Anyway, that might make me view even more extreme than yours. :)

Turtles all the way down?

Hi Paul,

Yes, I'd be quite happy to accept your assertion that the hardware/software distinction is meaningless. I suppose the most one can say is that one level's hardware is the next one down's software, in much the same relative sense that we use the words "yesterday" and "tomorrow".

As for whether there is a basement level to reality, that's a very interesting question that has vexed me a lot, so I'd be very interested to hear your longer argument some time when you have the opportunity. I'm sure you're right that we haven't found it yet, but is there such a thing in principle, or does everything in the universe wrap around on itself and pull itself up by its own bootstraps?
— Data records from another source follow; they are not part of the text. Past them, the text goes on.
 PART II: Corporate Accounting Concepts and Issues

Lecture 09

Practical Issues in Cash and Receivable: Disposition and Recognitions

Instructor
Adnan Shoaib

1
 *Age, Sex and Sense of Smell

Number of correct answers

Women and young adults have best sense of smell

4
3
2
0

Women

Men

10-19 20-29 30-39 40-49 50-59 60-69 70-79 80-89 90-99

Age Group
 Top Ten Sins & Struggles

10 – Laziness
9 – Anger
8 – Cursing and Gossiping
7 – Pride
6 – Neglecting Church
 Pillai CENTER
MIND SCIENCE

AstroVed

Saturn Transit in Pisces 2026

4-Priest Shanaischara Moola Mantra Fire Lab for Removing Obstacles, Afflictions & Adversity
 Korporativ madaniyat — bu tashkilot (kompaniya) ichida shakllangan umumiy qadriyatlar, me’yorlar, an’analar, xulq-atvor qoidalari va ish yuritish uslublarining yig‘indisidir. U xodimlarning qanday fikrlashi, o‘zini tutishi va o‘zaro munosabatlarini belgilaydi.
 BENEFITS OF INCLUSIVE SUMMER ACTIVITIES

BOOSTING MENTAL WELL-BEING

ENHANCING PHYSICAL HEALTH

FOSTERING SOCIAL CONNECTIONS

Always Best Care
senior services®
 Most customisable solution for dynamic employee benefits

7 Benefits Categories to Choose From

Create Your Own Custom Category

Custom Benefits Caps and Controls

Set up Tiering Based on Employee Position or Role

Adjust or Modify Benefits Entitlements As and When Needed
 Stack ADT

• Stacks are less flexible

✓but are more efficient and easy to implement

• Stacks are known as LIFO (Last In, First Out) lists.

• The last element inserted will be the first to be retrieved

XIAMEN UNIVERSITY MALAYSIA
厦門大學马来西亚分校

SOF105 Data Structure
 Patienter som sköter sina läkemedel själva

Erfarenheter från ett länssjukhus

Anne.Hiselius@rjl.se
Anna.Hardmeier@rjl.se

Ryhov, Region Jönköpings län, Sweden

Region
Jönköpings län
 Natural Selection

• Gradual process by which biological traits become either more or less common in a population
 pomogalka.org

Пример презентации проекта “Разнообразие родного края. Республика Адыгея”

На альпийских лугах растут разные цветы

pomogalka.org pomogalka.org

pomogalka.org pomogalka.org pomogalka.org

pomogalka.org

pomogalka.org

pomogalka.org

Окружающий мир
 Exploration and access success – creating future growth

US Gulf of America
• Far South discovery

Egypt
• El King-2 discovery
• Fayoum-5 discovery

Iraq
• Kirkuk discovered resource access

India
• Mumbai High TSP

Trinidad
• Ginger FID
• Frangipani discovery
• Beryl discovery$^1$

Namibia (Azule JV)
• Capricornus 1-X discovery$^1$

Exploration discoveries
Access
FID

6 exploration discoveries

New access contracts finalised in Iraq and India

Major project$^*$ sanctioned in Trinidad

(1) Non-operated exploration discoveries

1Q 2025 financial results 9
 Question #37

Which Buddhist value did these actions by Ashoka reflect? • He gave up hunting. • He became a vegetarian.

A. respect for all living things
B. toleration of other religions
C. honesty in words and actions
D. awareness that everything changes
Certainly the world of space and time is a pretty emergent thing in some senses. If we presume that the universe started in a big bang then "before" that moment there must have been a singularity. A singularity simply doesn't exist in space or time (it can have no direction or size or speed or position), because there is nothing else against which those properties can be measured. Space and time must therefore be emergent properties too, coming into existence at precisely the same moment (!?!?) the big bang started, since that was the first moment they could have any meaning whatsoever (although I confess I can't understand how a singularity can even be said to have split into two without some space to occupy the discontinuity and some time to permit a separation between "before and after the split").

Actually I can't fathom ANY of that. It really makes my brain hurt. But I can see that even some of the apparently most fundamental properties of the universe are actually consequences of it. So I'd be grateful for any insights into all this. Is is really turtles all the way down?